◆ Extrait de page:
- - - -

Chronique: Un petit cadeau pour le sultan

Par Chérif Abdedaïm, 1er mars 2016

Ni vu ni connu, un navire russe doté des fameux missiles Kalibr est arrivé au large des côtes syriennes. Rappelons que le tir, depuis la Caspienne, de dizaines de Kalibr sur Daech en octobre a pris de court beaucoup de monde et a gentiment changé la donne stratégique, à la fois au Moyen-Orient (en bon joueur d’échecs, Poutine semblait donc prévoir un conflit qui finirait par dépasser la simple lutte contre les terroristes modérés) et même plus globalement.

Interrogé sur l’arrivée du Zeleny Dol à Tartous, un responsable militaire russe a répondu avec une admirable ambigüité : « La mission du navire au large de la Syrie n’a pas été précisée, mais sa participation à l’opération militaire n’est pas exclue ». Les éventuelles colonnes turques sont prévenues…

De quoi faire réfléchir le sultan qui a tout fait cette semaine pour créer les conditions d’une irruption dans le nord syrien. Battage médiatique autour de l’hôpital de MSF touché par des missiles (les Sukhois utilisent plutôt des bombes et le précédent de la Ghouta ne plaide pas pour le sultan du sarin), bombardements sur les YPG kurdes qui continuent néanmoins leur avancée vers la frontière turque et du récent attentat d’Ankara.

- - - -

◆ Extraits de données:
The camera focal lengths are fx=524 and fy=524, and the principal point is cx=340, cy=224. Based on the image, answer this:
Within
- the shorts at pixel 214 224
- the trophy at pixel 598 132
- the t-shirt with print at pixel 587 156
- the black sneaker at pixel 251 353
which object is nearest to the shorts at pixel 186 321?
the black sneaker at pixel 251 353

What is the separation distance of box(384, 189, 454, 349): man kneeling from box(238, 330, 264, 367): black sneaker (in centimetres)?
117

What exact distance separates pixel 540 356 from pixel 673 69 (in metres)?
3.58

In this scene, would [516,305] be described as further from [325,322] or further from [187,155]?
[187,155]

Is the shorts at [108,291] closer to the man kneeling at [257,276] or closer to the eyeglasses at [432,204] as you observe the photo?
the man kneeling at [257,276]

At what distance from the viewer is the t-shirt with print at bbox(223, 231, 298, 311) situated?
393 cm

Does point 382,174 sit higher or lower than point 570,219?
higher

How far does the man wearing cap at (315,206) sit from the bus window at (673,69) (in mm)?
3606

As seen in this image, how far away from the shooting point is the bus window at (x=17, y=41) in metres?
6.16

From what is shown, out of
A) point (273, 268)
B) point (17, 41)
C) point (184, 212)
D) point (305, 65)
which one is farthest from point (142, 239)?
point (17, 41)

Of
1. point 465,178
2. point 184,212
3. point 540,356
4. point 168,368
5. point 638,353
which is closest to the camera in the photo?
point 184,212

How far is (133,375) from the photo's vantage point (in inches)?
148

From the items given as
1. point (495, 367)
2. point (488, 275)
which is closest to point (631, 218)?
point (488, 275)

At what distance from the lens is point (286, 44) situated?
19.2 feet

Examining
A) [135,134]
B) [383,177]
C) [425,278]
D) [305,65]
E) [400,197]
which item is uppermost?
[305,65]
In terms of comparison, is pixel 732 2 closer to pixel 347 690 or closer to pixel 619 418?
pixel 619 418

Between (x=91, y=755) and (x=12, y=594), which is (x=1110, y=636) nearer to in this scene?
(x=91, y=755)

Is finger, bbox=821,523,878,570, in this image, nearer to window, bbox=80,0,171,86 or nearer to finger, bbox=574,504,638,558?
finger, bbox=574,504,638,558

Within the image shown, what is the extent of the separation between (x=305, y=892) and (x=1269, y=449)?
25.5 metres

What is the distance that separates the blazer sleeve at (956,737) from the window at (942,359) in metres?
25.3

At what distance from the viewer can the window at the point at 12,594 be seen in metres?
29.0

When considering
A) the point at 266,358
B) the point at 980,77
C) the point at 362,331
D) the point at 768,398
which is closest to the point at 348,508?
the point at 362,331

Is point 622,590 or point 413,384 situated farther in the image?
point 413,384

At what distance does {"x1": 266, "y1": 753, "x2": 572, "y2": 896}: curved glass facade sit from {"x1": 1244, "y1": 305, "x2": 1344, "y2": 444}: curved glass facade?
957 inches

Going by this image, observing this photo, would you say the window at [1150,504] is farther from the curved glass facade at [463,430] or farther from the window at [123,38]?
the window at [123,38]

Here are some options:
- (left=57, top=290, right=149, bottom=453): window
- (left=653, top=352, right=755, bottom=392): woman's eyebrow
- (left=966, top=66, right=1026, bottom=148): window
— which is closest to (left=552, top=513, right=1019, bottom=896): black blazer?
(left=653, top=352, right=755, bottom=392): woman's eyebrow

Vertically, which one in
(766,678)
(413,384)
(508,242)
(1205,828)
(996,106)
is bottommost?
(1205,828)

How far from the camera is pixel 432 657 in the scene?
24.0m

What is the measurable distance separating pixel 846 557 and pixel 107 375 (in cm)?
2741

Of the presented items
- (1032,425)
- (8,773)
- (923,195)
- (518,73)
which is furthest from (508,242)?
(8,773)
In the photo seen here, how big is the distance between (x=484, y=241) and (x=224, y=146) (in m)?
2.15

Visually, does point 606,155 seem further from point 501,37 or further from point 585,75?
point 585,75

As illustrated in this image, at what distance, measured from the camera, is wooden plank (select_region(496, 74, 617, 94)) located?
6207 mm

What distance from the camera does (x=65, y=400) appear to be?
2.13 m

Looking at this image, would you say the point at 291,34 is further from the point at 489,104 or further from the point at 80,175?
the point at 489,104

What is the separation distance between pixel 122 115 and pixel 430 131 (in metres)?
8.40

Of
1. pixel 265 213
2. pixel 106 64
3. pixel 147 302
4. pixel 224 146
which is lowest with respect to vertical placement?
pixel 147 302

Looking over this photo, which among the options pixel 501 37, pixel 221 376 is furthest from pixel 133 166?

- - - -

◆ Votre objectif:
Pourriez-vous citer en entier la chronique sur le navire russe au large des côtes syriennes, sans en changer un mot ?

◆ Résultat attendu:
Chronique: Un petit cadeau pour le sultan

Par Chérif Abdedaïm, 1er mars 2016

Ni vu ni connu, un navire russe doté des fameux missiles Kalibr est arrivé au large des côtes syriennes. Rappelons que le tir, depuis la Caspienne, de dizaines de Kalibr sur Daech en octobre a pris de court beaucoup de monde et a gentiment changé la donne stratégique, à la fois au Moyen-Orient (en bon joueur d’échecs, Poutine semblait donc prévoir un conflit qui finirait par dépasser la simple lutte contre les terroristes modérés) et même plus globalement.

Interrogé sur l’arrivée du Zeleny Dol à Tartous, un responsable militaire russe a répondu avec une admirable ambigüité : « La mission du navire au large de la Syrie n’a pas été précisée, mais sa participation à l’opération militaire n’est pas exclue ». Les éventuelles colonnes turques sont prévenues…

De quoi faire réfléchir le sultan qui a tout fait cette semaine pour créer les conditions d’une irruption dans le nord syrien. Battage médiatique autour de l’hôpital de MSF touché par des missiles (les Sukhois utilisent plutôt des bombes et le précédent de la Ghouta ne plaide pas pour le sultan du sarin), bombardements sur les YPG kurdes qui continuent néanmoins leur avancée vers la frontière turque et du récent attentat d’Ankara.